Category: writing

  • Heavy Handed

    Heavy Handed

    A blunt instrument has its rationale:
    simple and direct; an obvious choice.
    It’s the wham-bam … SLAM … solution with snarl;
    the “said and done” answer in active voice.
    The mallet has enough nudge to persuade
    a shift of placement; when handled with care.
    The club, a more aggressive tool of trade
    is nonetheless useful for crude repair.
    “Bigger the problem, bigger the clammer!”
    In many respects I suppose that’s true;
    Justifies a heavy-handed hammer:
    “Nail down the batten that won’t take a screw.”
    . In the best of hammers there’s a sweet spot,
    . a point at which cold steel becomes red hot.

    © Tim Grace, 6 May 2012


    To the reader: For my tenth birthday I was given a real tool box; an initiation gift of sorts. The hammer made particular impact. As a step-up from previous toys, this hammer expressed itself with style and performed with precision. The frustration of ‘bash and split’ was soon replaced by an understanding of ‘propper’ nailing and nudging. A good hammer knows its own strength, but prefers to act with gentle and judicious persuasion.

    To the poet: ‘Heavy Handed’ seems appropriate in titling this sonnet. In woodwork terms, the nail bent, the hammer slipped, the wood split; and the thumb bruised. The joinery is clumsy. Nailing down a poem does require a convincing script; but the degree of persuasion should not be visible in the final product. In this sonnet, the finish includes far too many construction issues; its faults are on full display… apologies from a bashful poet.


     

    Heavy Handed Heavy Handed
    Picture Source:
    http://youtu.be/sSqyqj58i8M

     

  • A Fallen Thought

    A Fallen Thought

    I have swept the path of last Summer’s leaves;
    it’s late April, so prepare the parade.
    Salute the fallen; sombre Autumn heaves
    a sigh; recalls the cover of green shade.
    Now, on my shoulder rests a golden leaf.
    What am I to do? Brush it to the ground?
    How do I interpret this small motif:
    as commemorative fall; from tree unbound?
    Between my shoulder and the ground there’s space,
    just enough space, to think about good cause.
    There’s time, just enough time, to put in place
    a thought… a moment for reflective pause.
    . In fluttering leaves there’s a story told,
    . it’s a narrative, that turns green to gold.

    © Tim Grace, 23 April 2012


    To the reader: In temperate Australia, the autumnal month of April is adorned with commemorative symbolism. The imagery includes bravery and mateship woven into wreathes of green and gold. As the leaves of Summer flutter softly to the ground, there’s a sombre passage of reflection; space and time to remember the fallen before winter turns the foliage to mush. Those who fought for peace, now rest in peace… lest we forget.

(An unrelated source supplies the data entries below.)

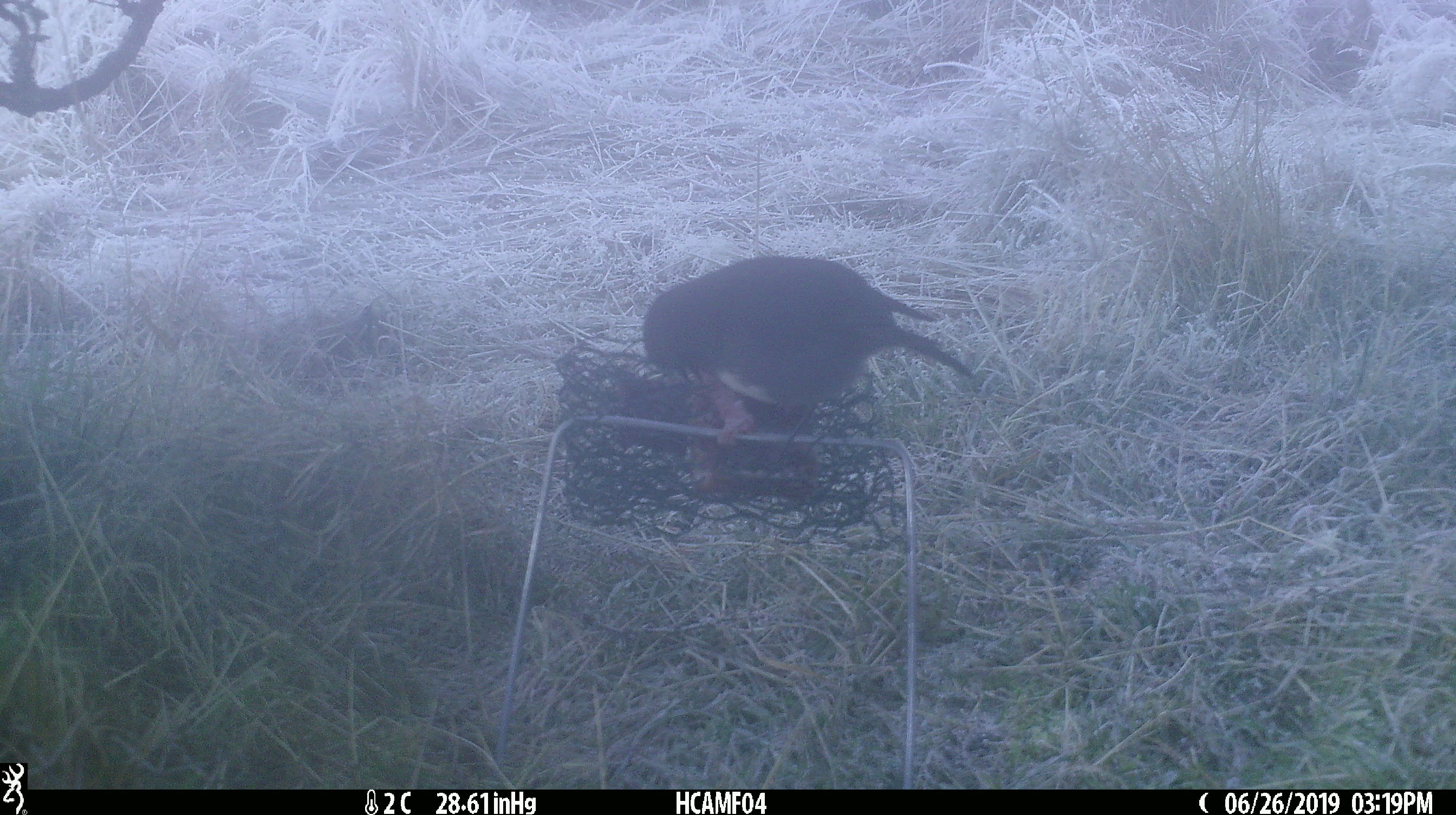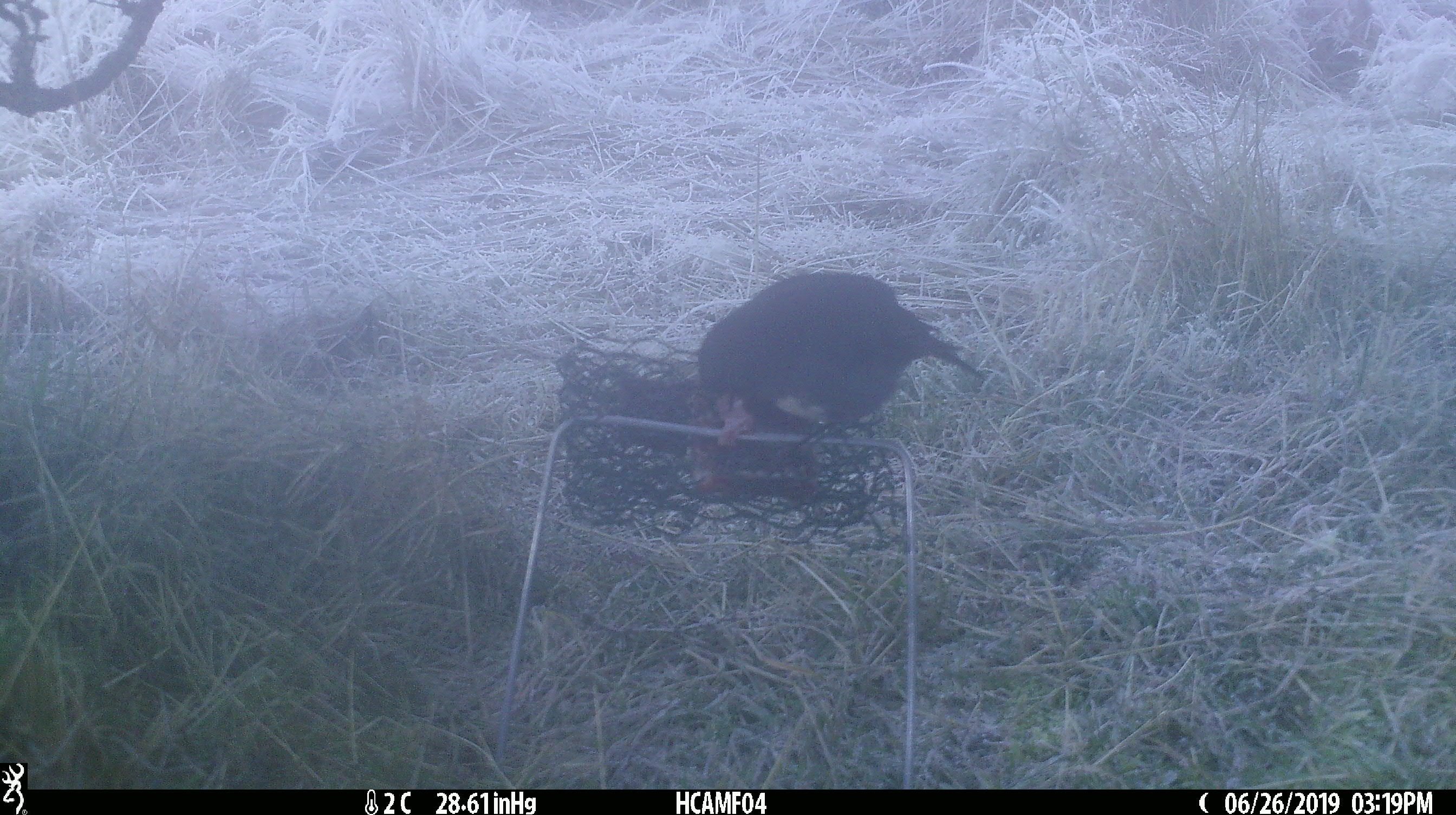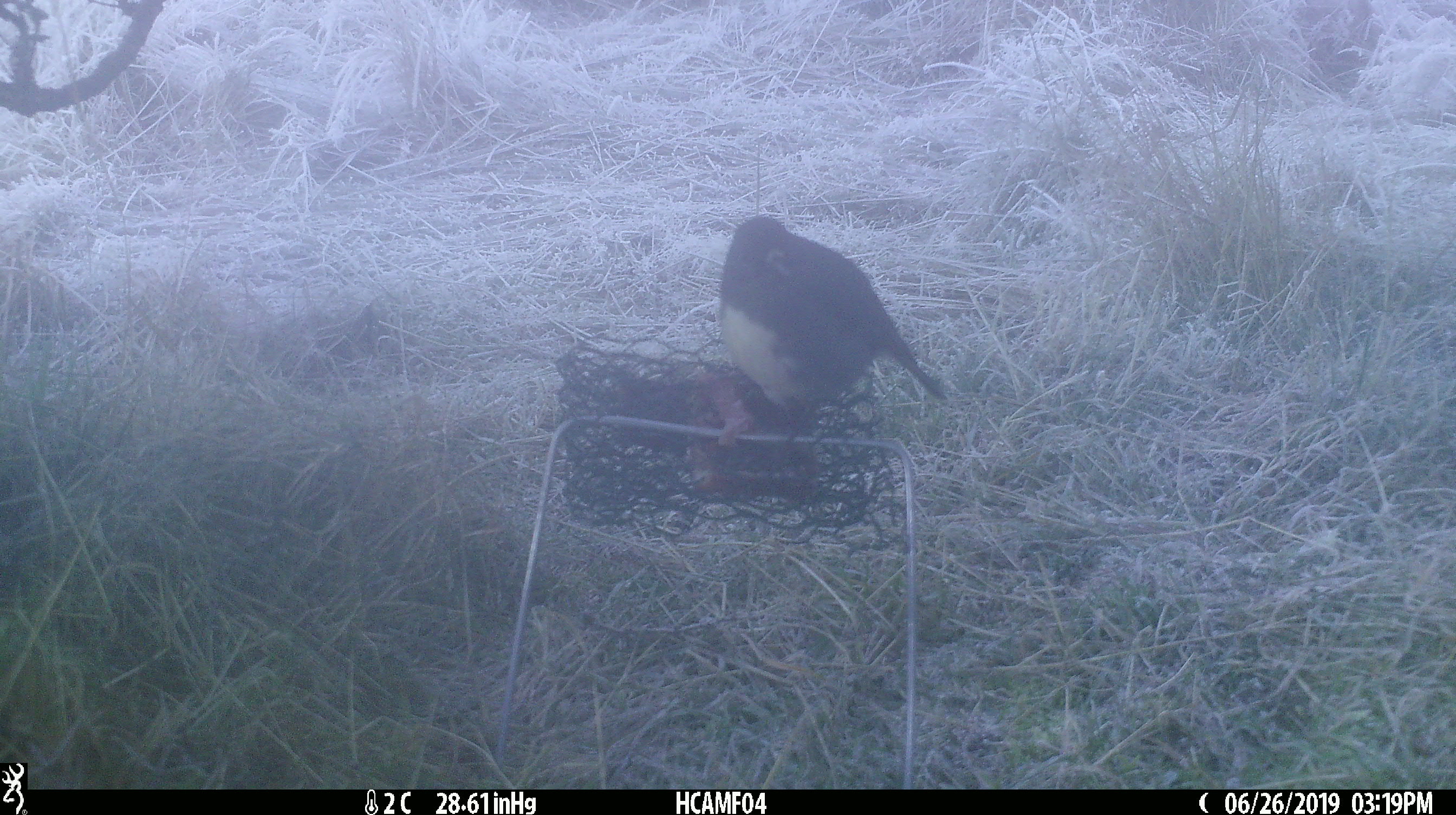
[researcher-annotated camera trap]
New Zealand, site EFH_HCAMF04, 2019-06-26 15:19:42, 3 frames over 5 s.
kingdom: Animalia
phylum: Chordata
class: Aves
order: Passeriformes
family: Petroicidae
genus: Petroica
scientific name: Petroica australis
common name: new zealand robin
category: robin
Robin (new zealand robin) (Petroica australis).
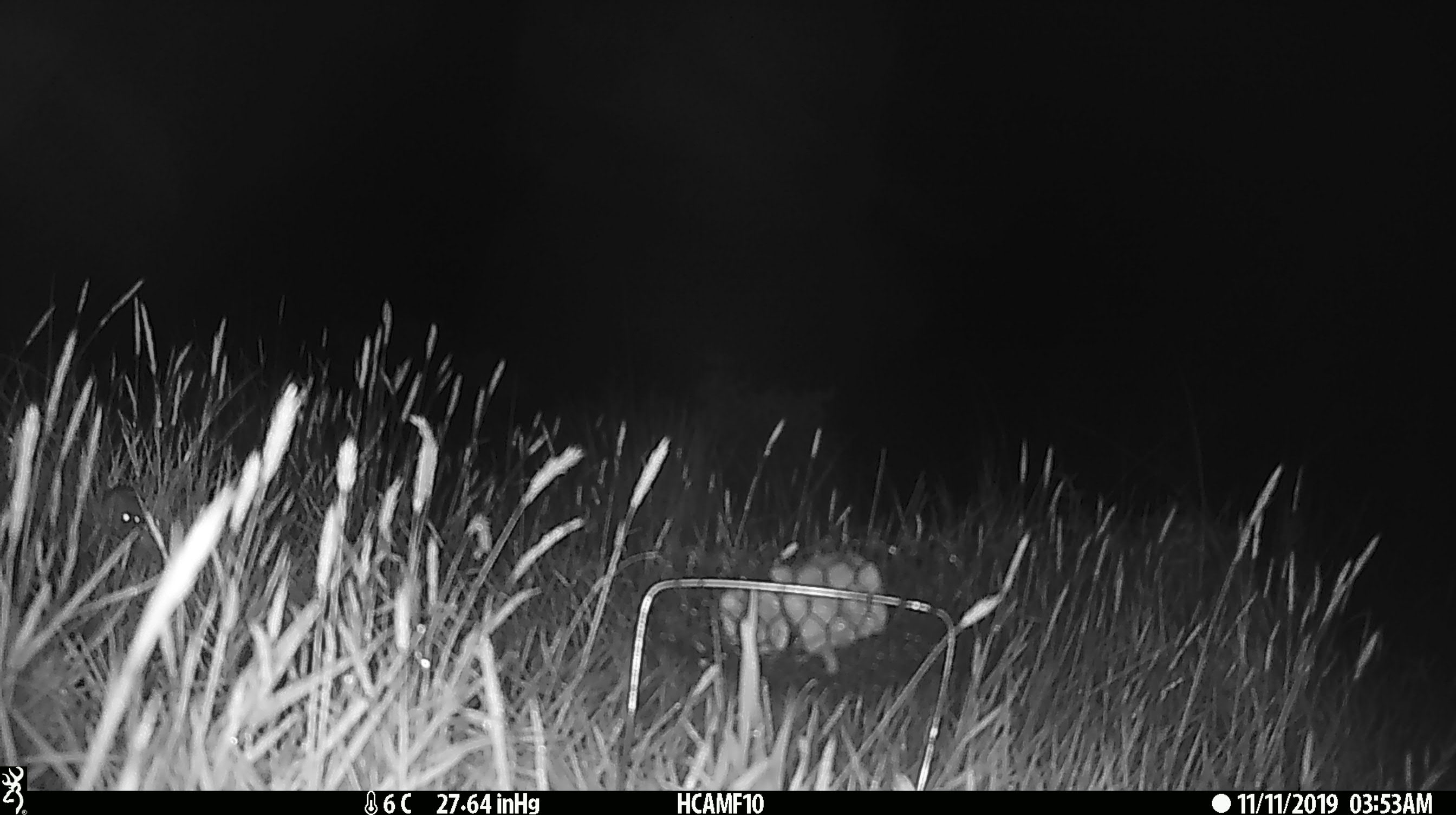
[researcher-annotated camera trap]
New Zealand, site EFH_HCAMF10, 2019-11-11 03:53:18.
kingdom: Animalia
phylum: Chordata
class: Mammalia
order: Rodentia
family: Muridae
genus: Mus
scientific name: Mus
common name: mouse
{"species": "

    To the poet: A nice sonnet that turns a small personal incident into something more socially significant; and that’s the point of poetry. Through the obvious we discover truth; between gaps we discover opportunity; from now we interpret the moment – but only if we take notice. As poets, we need to observe what is and isn’t happening; for between these occurrences speaks possibility… through the poet’s eye we imagine the universe.


     

    A Fallen Thought
    A Fallen Thought
    Picture Sources:
    1. http://youtu.be/E56YcMbnCO4
    2. http://youtu.be/eY3ASysJfCQ

     

  • Angling

    Angling

    All I did was drop a line, nothing more
    than simply give you cause to contemplate.
    It was not my chin that dropped, not my jaw
    that took umbrage; not me who bit the bait.
    You could have let it go, let it dangle.
    Instead, you gave it a tug, you tested
    the line; turned what was slack into tangle.
    It was you who floundered, then protested.
    Nonetheless, you did nothing to resist
    it’s ascorbic tang; and so, there you hang,
    dangling from a string of words, a long list
    of ponderings that promulgated pang.
    . What lures fish from the safety of rocks?
    . It’s the slightly plausible paradox.

    © Tim Grace, 21 January 2012


    To the reader: It doesn’t take much to create a fuss over a line of words. Retracting that string of thought is difficult; it gets snagged so easily. On a good day a contentious thought might be openly aired; on a bad day it becomes a most enticing deep-water bait. As it sinks a small school of fish nibbles its edges; but then, along comes a shark with far bigger intentions. Discretion being the better part of valour decrees the warranted loss of hook, line and sinker… one should never angle for a fight.

    To the poet: This sonnet did follow an argument over the previous sonnet regarding silos. Why two people would choose to angrily debate the virtues of a silo I don’t know. Nonetheless, it spawned a good piece of purgative poetry. The poem has some satisfying sub-elements that I enjoyed merging into its deeper layers of construction; for later in depth analysis.